**EXTRACT TO READ**
"""
Skip to content
New issue

Have a question about this project? Sign up for a free GitHub account to open an issue and contact its maintainers and the community.

By clicking “Sign up for GitHub”, you agree to our terms of service and privacy statement. We’ll occasionally send you account related emails.

Already on GitHub? Sign in to your account

Ros2 rosindex generation and deploy #568

Closed
sloretz opened this issue Aug 14, 2018 · 14 comments
Closed

Ros2 rosindex generation and deploy #568

sloretz opened this issue Aug 14, 2018 · 14 comments

Comments

@sloretz
Copy link
Contributor

sloretz commented Aug 14, 2018

I'm looking for input about automating the generation and deployment of a ros2 rosindex equivalent website automatically. @mikaelarguedas gave me a an explanation of how this might look, and recommended opening a ticket for more comments.

Task background

rosindex is a static website using jekyll and a jekyll ruby plugin. Content is generated from ros/rosdistro. Once generated the result is pushed to a github repo to be hosted using github pages. The entire website is generated at once, meaning content for all ROS distros would be generated at the same time even if only one distro has changed. Generating bouncy + ardent takes less than a minute on my machine.
"""
Spatial relationship records:
"""
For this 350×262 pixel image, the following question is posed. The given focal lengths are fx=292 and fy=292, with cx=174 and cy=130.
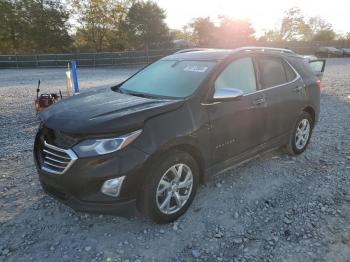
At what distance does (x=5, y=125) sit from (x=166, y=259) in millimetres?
5891

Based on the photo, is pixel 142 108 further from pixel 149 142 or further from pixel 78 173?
pixel 78 173

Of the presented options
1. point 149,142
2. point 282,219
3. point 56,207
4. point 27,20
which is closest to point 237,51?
point 149,142

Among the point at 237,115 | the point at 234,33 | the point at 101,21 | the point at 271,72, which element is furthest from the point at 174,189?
the point at 101,21

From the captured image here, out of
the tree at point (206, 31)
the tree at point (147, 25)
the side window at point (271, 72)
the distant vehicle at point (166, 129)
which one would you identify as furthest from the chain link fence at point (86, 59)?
the distant vehicle at point (166, 129)

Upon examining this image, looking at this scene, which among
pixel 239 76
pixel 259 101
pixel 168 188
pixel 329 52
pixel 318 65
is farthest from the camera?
pixel 329 52

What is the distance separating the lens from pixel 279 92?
4164 mm

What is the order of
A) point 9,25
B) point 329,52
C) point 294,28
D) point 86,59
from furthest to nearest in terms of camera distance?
point 294,28
point 9,25
point 329,52
point 86,59

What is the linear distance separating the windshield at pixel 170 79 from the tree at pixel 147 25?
29.3 metres

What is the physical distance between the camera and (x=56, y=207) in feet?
11.2

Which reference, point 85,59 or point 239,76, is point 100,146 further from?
point 85,59

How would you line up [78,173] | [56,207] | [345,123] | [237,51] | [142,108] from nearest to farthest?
1. [78,173]
2. [142,108]
3. [56,207]
4. [237,51]
5. [345,123]

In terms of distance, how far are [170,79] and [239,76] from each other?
880 millimetres

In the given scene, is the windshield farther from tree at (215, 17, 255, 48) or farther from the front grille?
tree at (215, 17, 255, 48)

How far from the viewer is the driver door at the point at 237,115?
11.0 feet
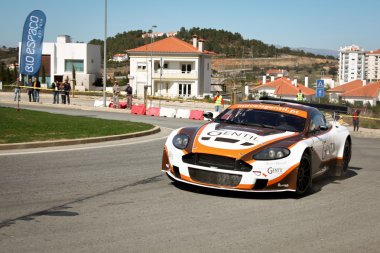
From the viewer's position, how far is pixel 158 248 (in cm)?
529

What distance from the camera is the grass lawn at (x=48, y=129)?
14556 mm

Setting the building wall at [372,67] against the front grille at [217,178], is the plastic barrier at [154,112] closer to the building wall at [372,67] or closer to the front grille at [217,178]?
the front grille at [217,178]

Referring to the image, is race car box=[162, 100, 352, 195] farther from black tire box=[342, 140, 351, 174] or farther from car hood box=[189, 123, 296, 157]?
black tire box=[342, 140, 351, 174]

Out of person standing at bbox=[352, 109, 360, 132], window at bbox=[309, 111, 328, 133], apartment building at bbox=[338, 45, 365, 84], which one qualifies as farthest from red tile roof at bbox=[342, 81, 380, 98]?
window at bbox=[309, 111, 328, 133]

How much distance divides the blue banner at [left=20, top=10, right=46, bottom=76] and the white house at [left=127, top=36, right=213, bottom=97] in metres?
54.9

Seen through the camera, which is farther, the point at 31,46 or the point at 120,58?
the point at 120,58

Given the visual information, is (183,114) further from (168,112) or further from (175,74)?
(175,74)

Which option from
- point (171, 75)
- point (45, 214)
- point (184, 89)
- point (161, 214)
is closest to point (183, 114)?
point (161, 214)

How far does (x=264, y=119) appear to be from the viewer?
9.40m

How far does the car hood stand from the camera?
7.94 metres

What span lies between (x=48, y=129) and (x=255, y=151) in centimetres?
981

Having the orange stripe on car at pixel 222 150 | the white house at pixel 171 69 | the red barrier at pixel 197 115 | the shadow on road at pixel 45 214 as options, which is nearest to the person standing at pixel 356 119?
the red barrier at pixel 197 115

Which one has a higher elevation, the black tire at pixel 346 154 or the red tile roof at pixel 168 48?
the red tile roof at pixel 168 48

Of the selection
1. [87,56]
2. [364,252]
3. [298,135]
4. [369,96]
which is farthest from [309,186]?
[369,96]
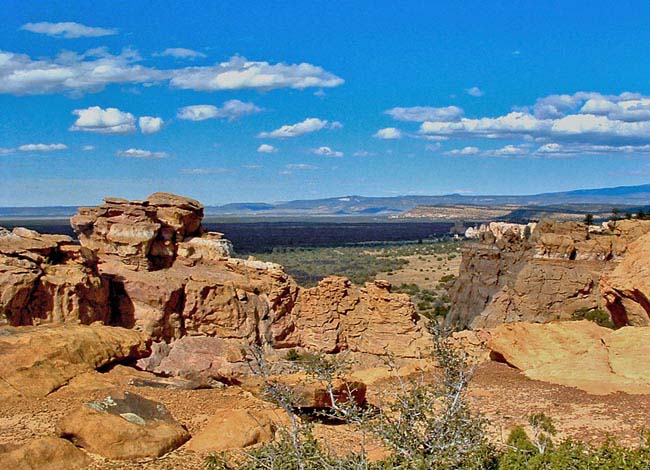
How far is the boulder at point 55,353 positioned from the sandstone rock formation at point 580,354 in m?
9.02

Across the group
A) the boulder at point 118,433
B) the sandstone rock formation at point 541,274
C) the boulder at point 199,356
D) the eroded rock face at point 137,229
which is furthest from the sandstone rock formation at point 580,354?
the sandstone rock formation at point 541,274

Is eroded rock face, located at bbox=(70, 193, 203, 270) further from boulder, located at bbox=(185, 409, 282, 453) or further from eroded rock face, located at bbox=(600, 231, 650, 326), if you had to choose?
eroded rock face, located at bbox=(600, 231, 650, 326)

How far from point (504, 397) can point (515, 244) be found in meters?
26.0

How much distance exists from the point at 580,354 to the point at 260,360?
10.7 metres

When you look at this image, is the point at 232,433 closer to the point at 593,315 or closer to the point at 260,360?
the point at 260,360

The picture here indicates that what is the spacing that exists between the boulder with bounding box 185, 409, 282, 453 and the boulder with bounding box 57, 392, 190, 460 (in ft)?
1.05

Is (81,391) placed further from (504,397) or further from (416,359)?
(416,359)

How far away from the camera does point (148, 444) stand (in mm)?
8945

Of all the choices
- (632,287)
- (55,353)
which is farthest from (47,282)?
(632,287)

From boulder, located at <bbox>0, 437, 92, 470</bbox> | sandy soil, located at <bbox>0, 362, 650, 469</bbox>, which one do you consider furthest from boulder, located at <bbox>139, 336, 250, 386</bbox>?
boulder, located at <bbox>0, 437, 92, 470</bbox>

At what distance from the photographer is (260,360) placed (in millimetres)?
8453

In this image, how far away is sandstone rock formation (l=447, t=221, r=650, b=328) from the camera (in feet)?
104

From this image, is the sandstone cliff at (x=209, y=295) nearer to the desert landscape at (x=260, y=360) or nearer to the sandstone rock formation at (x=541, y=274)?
the desert landscape at (x=260, y=360)

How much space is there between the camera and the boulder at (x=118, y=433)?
8688 millimetres
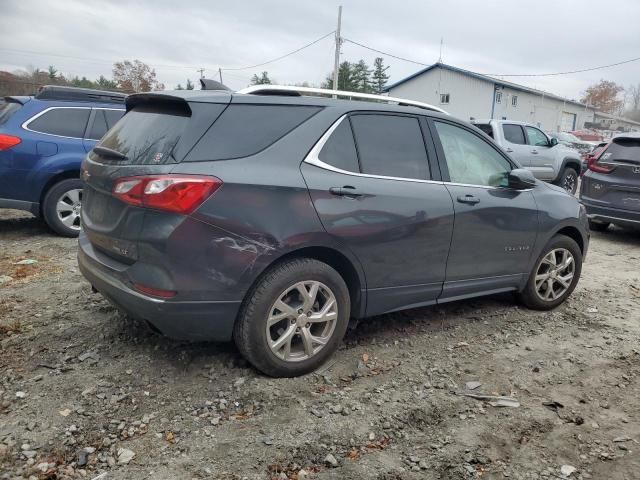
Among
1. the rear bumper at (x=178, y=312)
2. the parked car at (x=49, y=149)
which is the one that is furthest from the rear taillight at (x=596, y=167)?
the parked car at (x=49, y=149)

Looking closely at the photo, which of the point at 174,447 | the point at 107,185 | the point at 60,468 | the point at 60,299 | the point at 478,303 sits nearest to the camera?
the point at 60,468

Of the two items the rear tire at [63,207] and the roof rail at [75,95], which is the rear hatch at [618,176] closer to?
the roof rail at [75,95]

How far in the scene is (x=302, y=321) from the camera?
320 cm

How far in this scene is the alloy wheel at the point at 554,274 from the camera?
4.70 metres

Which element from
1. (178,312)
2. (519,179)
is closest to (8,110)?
(178,312)

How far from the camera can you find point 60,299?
14.4 ft

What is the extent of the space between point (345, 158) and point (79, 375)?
2.16 meters

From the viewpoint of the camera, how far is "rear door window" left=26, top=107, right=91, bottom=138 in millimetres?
6305

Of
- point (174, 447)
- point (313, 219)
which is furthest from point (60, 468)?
point (313, 219)

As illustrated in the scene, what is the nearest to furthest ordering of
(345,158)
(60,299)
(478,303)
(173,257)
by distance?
(173,257) → (345,158) → (60,299) → (478,303)

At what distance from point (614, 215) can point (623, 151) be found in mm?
1015

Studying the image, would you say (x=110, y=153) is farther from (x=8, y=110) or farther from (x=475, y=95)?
(x=475, y=95)

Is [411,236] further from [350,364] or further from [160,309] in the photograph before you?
[160,309]

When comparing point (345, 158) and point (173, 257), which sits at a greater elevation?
point (345, 158)
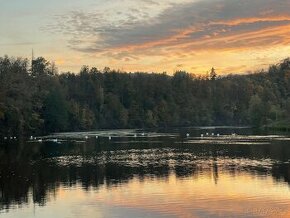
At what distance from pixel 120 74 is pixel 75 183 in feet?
451

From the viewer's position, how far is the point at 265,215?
24.4 m

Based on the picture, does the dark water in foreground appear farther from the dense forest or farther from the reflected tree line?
the dense forest

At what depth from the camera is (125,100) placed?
551ft

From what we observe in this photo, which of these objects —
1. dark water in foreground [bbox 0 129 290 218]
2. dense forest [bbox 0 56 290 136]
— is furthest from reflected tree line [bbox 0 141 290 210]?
dense forest [bbox 0 56 290 136]

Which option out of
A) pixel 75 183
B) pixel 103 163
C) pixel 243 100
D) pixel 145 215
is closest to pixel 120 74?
pixel 243 100

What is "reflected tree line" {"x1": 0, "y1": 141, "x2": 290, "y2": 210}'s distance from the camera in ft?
113

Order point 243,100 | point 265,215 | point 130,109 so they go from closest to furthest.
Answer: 1. point 265,215
2. point 130,109
3. point 243,100

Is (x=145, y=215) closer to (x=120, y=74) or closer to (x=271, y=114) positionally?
(x=271, y=114)

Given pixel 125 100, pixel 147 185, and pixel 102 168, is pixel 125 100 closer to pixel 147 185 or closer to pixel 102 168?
pixel 102 168

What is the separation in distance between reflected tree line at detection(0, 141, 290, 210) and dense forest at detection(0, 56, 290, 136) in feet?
119

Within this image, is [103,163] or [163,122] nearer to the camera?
[103,163]

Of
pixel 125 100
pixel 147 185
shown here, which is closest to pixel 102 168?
pixel 147 185

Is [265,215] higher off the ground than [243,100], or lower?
lower

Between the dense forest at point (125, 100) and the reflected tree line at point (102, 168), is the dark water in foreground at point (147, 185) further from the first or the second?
the dense forest at point (125, 100)
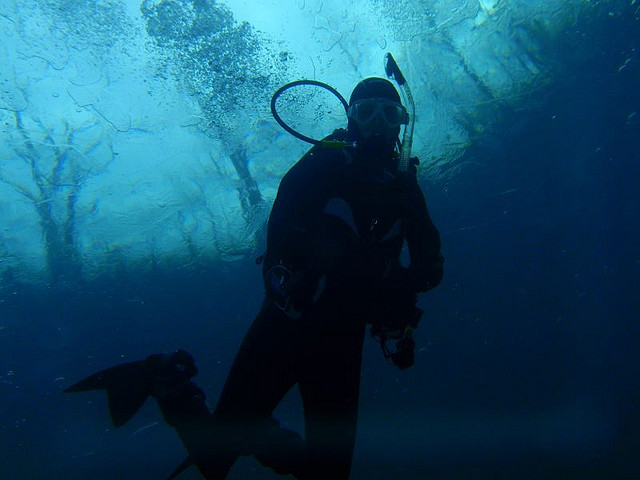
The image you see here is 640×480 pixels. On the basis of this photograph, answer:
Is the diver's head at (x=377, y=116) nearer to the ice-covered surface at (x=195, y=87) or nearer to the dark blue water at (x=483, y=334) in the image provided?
the ice-covered surface at (x=195, y=87)

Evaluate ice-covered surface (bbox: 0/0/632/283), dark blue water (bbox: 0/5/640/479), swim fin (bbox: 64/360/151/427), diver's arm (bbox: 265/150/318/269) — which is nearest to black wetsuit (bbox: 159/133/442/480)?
diver's arm (bbox: 265/150/318/269)

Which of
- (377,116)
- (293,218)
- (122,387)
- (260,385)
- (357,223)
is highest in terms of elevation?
(377,116)

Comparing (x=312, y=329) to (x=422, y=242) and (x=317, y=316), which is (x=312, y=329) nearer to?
(x=317, y=316)

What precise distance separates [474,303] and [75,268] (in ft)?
69.7

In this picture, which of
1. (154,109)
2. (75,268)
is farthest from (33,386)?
(154,109)

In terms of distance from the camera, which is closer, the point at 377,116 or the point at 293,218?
the point at 293,218

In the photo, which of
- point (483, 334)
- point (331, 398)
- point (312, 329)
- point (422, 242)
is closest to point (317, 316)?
point (312, 329)

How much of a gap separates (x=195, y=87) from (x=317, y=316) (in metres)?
10.2

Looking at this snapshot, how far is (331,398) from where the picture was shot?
3.15 metres

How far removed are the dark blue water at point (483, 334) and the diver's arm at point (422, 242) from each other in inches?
549

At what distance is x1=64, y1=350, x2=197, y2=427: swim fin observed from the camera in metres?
3.07

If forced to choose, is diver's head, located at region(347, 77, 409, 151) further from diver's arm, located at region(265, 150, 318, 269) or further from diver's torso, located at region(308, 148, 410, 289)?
diver's arm, located at region(265, 150, 318, 269)

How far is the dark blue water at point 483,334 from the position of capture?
17.3 metres

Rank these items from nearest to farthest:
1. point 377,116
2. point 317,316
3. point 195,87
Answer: point 317,316
point 377,116
point 195,87
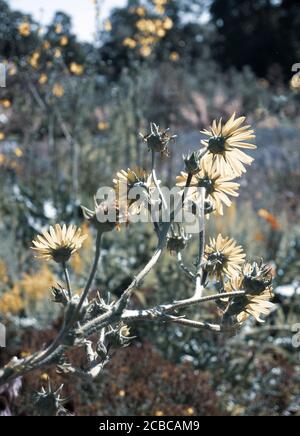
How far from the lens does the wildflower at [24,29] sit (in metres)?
5.08

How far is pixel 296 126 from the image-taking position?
"""
**PROBLEM 1**
Copy the entire issue thread about generating and deploying a ros2 rosindex, word for word.
**PROBLEM 2**
From the records, repeat verbatim the lines starting at the one containing "In the photo, which of" and ending at the one containing "17.3 metres", with both of those lines included.
The issue thread and the records have no connection to each other.

**WRITTEN SOLUTION 1**
Skip to content
New issue

Have a question about this project? Sign up for a free GitHub account to open an issue and contact its maintainers and the community.

By clicking “Sign up for GitHub”, you agree to our terms of service and privacy statement. We’ll occasionally send you account related emails.

Already on GitHub? Sign in to your account

Ros2 rosindex generation and deploy #568

Closed
sloretz opened this issue Aug 14, 2018 · 14 comments
Closed

Ros2 rosindex generation and deploy #568

sloretz opened this issue Aug 14, 2018 · 14 comments

Comments

@sloretz
Copy link
Contributor

sloretz commented Aug 14, 2018

I'm looking for input about automating the generation and deployment of a ros2 rosindex equivalent website automatically. @mikaelarguedas gave me a an explanation of how this might look, and recommended opening a ticket for more comments.

Task background

rosindex is a static website using jekyll and a jekyll ruby plugin. Content is generated from ros/rosdistro. Once generated the result is pushed to a github repo to be hosted using github pages. The entire website is generated at once, meaning content for all ROS distros would be generated at the same time even if only one distro has changed. Generating bouncy + ardent takes less than a minute on my machine.

**WRITTEN SOLUTION 2**
In the photo, which of
- point (483, 334)
- point (331, 398)
- point (312, 329)
- point (422, 242)
is closest to point (317, 316)?
point (312, 329)

How much of a gap separates (x=195, y=87) from (x=317, y=316) (in metres)?
10.2

Looking at this snapshot, how far is (331,398) from where the picture was shot?
3.15 metres

How far removed are the dark blue water at point (483, 334) and the diver's arm at point (422, 242) from each other in inches?
549

At what distance is x1=64, y1=350, x2=197, y2=427: swim fin observed from the camera in metres?
3.07

If forced to choose, is diver's head, located at region(347, 77, 409, 151) further from diver's arm, located at region(265, 150, 318, 269) or further from diver's torso, located at region(308, 148, 410, 289)?
diver's arm, located at region(265, 150, 318, 269)

How far is the dark blue water at point 483,334 from the position of capture?
17.3 metres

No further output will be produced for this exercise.